-- BEGIN --

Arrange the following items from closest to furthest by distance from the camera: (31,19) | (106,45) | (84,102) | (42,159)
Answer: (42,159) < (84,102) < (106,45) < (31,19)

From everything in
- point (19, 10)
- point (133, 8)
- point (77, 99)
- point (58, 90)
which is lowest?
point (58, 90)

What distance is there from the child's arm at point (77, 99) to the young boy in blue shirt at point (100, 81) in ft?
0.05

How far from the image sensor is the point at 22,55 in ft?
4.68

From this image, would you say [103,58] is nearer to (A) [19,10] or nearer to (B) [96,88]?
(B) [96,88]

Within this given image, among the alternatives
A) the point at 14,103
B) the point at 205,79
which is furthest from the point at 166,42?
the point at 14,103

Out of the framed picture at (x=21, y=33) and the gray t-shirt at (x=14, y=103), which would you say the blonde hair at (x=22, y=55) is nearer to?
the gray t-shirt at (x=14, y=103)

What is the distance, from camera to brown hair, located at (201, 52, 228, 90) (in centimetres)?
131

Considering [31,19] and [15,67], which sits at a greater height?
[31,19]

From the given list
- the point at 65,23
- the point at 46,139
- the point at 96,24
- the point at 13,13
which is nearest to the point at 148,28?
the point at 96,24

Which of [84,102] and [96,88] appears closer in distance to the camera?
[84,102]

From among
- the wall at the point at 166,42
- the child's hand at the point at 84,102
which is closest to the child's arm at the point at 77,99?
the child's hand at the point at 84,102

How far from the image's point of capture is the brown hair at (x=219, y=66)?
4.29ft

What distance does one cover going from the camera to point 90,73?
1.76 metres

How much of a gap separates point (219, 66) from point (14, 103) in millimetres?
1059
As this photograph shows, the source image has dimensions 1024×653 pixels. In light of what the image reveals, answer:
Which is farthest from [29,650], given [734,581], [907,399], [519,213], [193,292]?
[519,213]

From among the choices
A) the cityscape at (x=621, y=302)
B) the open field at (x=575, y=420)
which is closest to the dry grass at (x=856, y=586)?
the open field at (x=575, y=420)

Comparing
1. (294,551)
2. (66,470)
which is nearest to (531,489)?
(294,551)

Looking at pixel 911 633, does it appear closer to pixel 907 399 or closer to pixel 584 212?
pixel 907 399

-- END --

◆ What to do: Revise the material above, changing every "brown hair" to "dark hair" and leaving all other text as it is.

◆ Result:
Arrange the following items from closest to furthest by distance from the camera: (31,19) | (106,45) | (84,102) | (42,159)
Answer: (42,159) < (84,102) < (106,45) < (31,19)

From everything in
- point (19, 10)
- point (133, 8)
- point (77, 99)
- point (58, 90)
which is lowest?
point (58, 90)

What distance is there from the child's arm at point (77, 99) to the young boy in blue shirt at point (100, 81) in ft?
0.05

How far from the image sensor is the point at 22,55 in ft?
4.68

From this image, would you say [103,58] is nearer to (A) [19,10] or nearer to (B) [96,88]?
(B) [96,88]

Within this given image, among the alternatives
A) the point at 14,103
B) the point at 205,79
which is furthest from the point at 166,42?
the point at 14,103

Out of the framed picture at (x=21, y=33) and the gray t-shirt at (x=14, y=103), which would you say the blonde hair at (x=22, y=55) is nearer to?
the gray t-shirt at (x=14, y=103)

What is the distance, from camera to dark hair, located at (201, 52, 228, 90) (in centimetres)?
131

Considering [31,19] and [15,67], which sits at a greater height?
[31,19]

From the given list
- the point at 65,23
- the point at 46,139
- the point at 96,24
- the point at 13,13
which is nearest to the point at 148,28?
the point at 96,24

Which of [84,102] and [96,88] appears closer in distance to the camera?
[84,102]

From among
- the wall at the point at 166,42
- the child's hand at the point at 84,102
which is closest to the child's arm at the point at 77,99?
the child's hand at the point at 84,102

How far from the image's point of capture is the dark hair at (x=219, y=66)?
4.29ft

What distance does one cover going from the camera to point 90,73?
1.76 metres

How much of a gap separates point (219, 66) from point (14, 103) in millimetres?
1059
As this photograph shows, the source image has dimensions 1024×653 pixels. In light of what the image reveals, answer:
Which is farthest from [29,650], given [734,581], [907,399], [519,213], [193,292]?
[519,213]

From among the choices
A) the cityscape at (x=621, y=302)
B) the open field at (x=575, y=420)
which is closest to the dry grass at (x=856, y=586)?
the open field at (x=575, y=420)

Comparing
1. (294,551)
2. (66,470)
which is nearest to (531,489)?
(294,551)

Looking at pixel 911 633, does it appear closer to pixel 907 399 or closer to pixel 584 212?
pixel 907 399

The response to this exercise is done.